This repository contains a Python package for metadata crawling and ingestion. Currently, it supports harvesting metadata via the OAI-PMH protocol, using the oaipmh-scythe Python client library. The package is containerized with Docker and can be run locally or deployed as part of a larger metadata ingestion system. This is work in progress and will be extended with additional harvesting methods in the future.
The crawler is designed as a modular Python package. It performs the following tasks:
- Starts a new harvest run in the database via an API call to /harvest_run.
- Retrieves configuration info for the given repository endpoint.
- Determines the harvesting protocol (currently only OAI-PMH is supported) and executes the appropriate harvesting module.
- Sends harvested metadata to the database via an API call to /harvest_event.
- Closes the harvest run with a success or failure status.
- Logs all stages of the workflow to both console and rotating log files.
The package consists of the following components:
- main.py - entry point that namages harvest runs, fetches config info and runs the appropriate harvesting module
- db_api_functions.py - contains functions used to communicate with the database API
- harvester_oaipmh.py - harvesting module for repositories that expose metadata via OAI-PMH
- ddi_to_datacite.xsl - XSLT stylesheet that transforms metadata format from DDI to DataCite format
- logging.py - logging config function
- settings.py - handles settings for different environments
- Python >= 3.10
- Dependencies listed in requirements.txt
The harvester uses Pydantic settings for all configuration.

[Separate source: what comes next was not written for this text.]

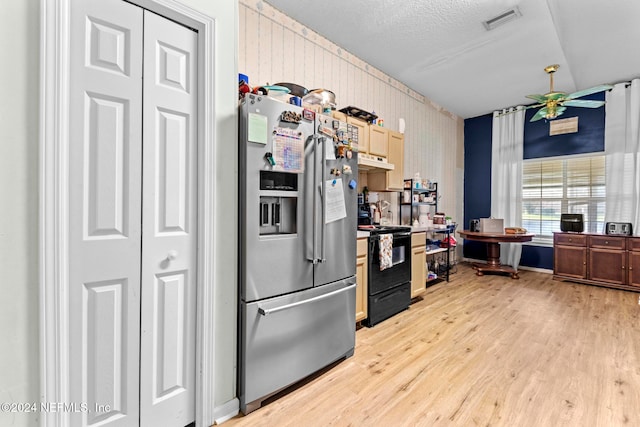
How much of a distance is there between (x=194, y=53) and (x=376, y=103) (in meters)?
3.04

All configuration values come from:
- Docker environment variables (if running inside Docker)
- A local .env file (if running on your machine)
- Internal defaults in settings.py
You must create a .env file before running the harvester locally.
To do this:
copy the example file cp .env.example .env
and fill in the required values:
ENVIRONMENT=local
WAREHOUSE_API_URL=http://localhost:8000
ENVIRONMENTchooses a configuration profile (local, dev, staging, production)WAREHOUSE_API_URLmust point to the Warehouse API instance the harvester will send results to For Docker execution, theWAREHOUSE_API_URLcan be set indocker-compose.yml.

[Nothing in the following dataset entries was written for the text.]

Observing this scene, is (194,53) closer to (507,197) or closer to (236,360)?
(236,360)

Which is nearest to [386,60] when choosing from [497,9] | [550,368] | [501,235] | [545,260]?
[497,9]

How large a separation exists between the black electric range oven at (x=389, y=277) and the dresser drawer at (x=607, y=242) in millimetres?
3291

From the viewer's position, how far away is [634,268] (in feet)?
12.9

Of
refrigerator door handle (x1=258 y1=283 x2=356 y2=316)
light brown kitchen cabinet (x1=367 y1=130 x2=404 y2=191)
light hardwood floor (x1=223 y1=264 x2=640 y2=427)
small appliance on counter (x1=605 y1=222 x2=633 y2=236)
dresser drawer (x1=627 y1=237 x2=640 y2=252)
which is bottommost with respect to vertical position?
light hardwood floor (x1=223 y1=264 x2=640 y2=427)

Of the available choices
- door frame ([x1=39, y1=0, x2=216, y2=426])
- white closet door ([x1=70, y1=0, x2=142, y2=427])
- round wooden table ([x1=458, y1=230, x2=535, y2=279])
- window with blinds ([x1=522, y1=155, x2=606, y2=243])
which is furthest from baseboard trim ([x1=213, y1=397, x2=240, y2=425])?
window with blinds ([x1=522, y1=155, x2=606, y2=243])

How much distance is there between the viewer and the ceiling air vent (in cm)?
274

To run the harvester directly on your machine:
- Ensure
.envexists in the project root and the required values have been filled - Run the following:
python -m harvester {repository URL}
Replace {repository URL} with the actual OAI-PMH base URL of the repository you want to harvest.
The repository includes a Dockerfile and a docker-compose.yml.
These can be used to build and run the harvester in an isolated environment.
Build the image:
docker compose build
Run the harvester once:
docker compose run --rm harvester {repository URL}
By default, .env is loaded in docker-compose.yml, but you can replace that with appropriate values for ENVIRONMENT and WAREHOUSE_API_URL.
The harvester does not write harvested metadata to disk. Instead, all records and harvest run status updates are sent directly to the database API.
Logs include:
- Informational messages about harvesting progress
- Warnings about potentially problematic responses
- Errors indicating failed requests, invalid responses, or failed harvest runs
Logs are saved to:
logs/harvester.log
When running in Docker, this log directory can be mounted as a volume to persist logs outside the container.
Future versions of this package will support additional crawling protocols.
This project is licensed under the Apache License 2.0. See the LICENSE file for details.
This project uses the oaipmh-scythe Python client,
which is distributed under the BSD license.
The BSD license is a permissive open source license that allows use, modification, and distribution.
For full license details, see the oaipmh-scythe license.